> [Description of the task]:
Each record should be copied exactly into the answer, and no picture should go with it.

Short descriptive text snippets
=== Begin Enclosure ===

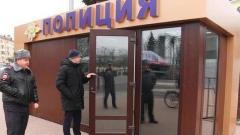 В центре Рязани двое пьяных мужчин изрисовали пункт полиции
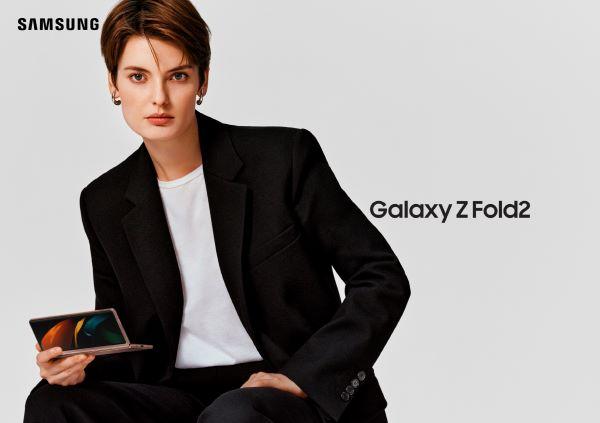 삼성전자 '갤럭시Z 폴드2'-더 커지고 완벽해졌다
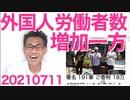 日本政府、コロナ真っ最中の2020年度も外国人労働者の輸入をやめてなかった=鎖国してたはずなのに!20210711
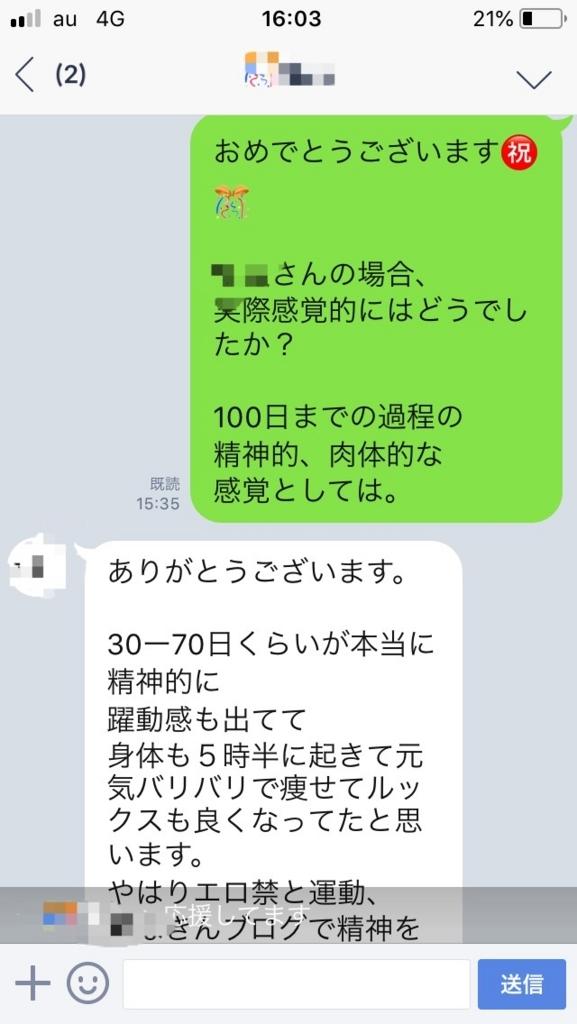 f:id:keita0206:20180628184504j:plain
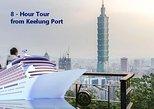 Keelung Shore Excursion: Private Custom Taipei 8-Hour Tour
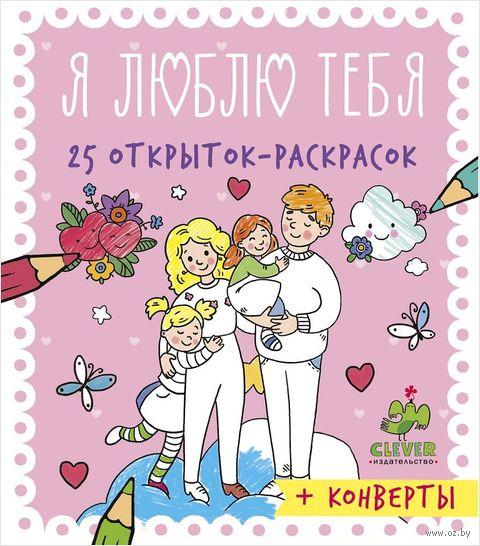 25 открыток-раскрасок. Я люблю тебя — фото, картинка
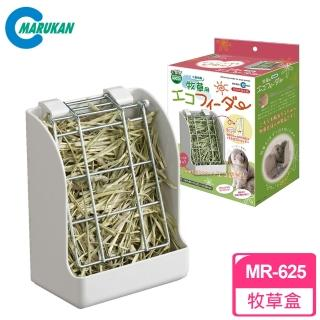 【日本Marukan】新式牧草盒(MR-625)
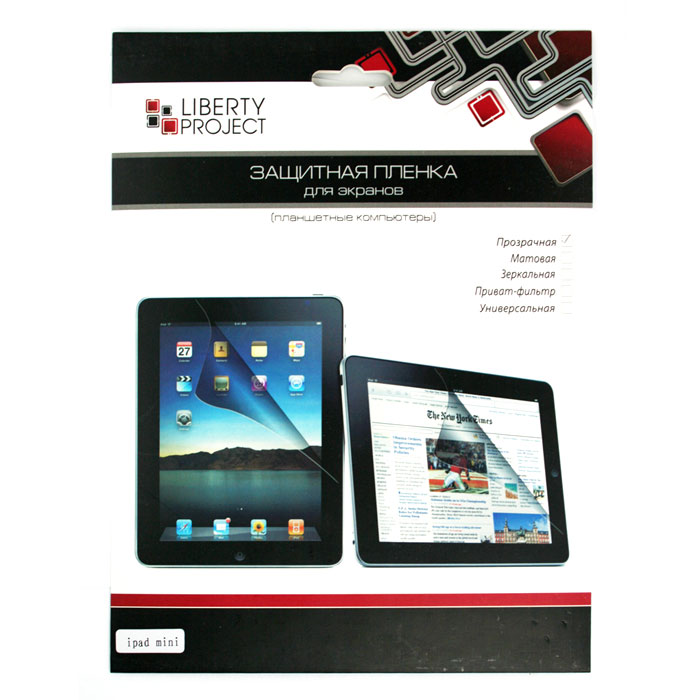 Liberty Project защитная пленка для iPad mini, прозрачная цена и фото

=== End Enclosure ===

> [Exercise result]:
 В центре Рязани двое пьяных мужчин изрисовали пункт полиции
 삼성전자 '갤럭시Z 폴드2'-더 커지고 완벽해졌다
 日本政府、コロナ真っ最中の2020年度も外国人労働者の輸入をやめてなかった=鎖国してたはずなのに!20210711
 f:id:keita0206:20180628184504j:plain
 Keelung Shore Excursion: Private Custom Taipei 8-Hour Tour
 25 открыток-раскрасок. Я люблю тебя — фото, картинка
 【日本Marukan】新式牧草盒(MR-625)
 Liberty Project защитная пленка для iPad mini, прозрачная цена и фото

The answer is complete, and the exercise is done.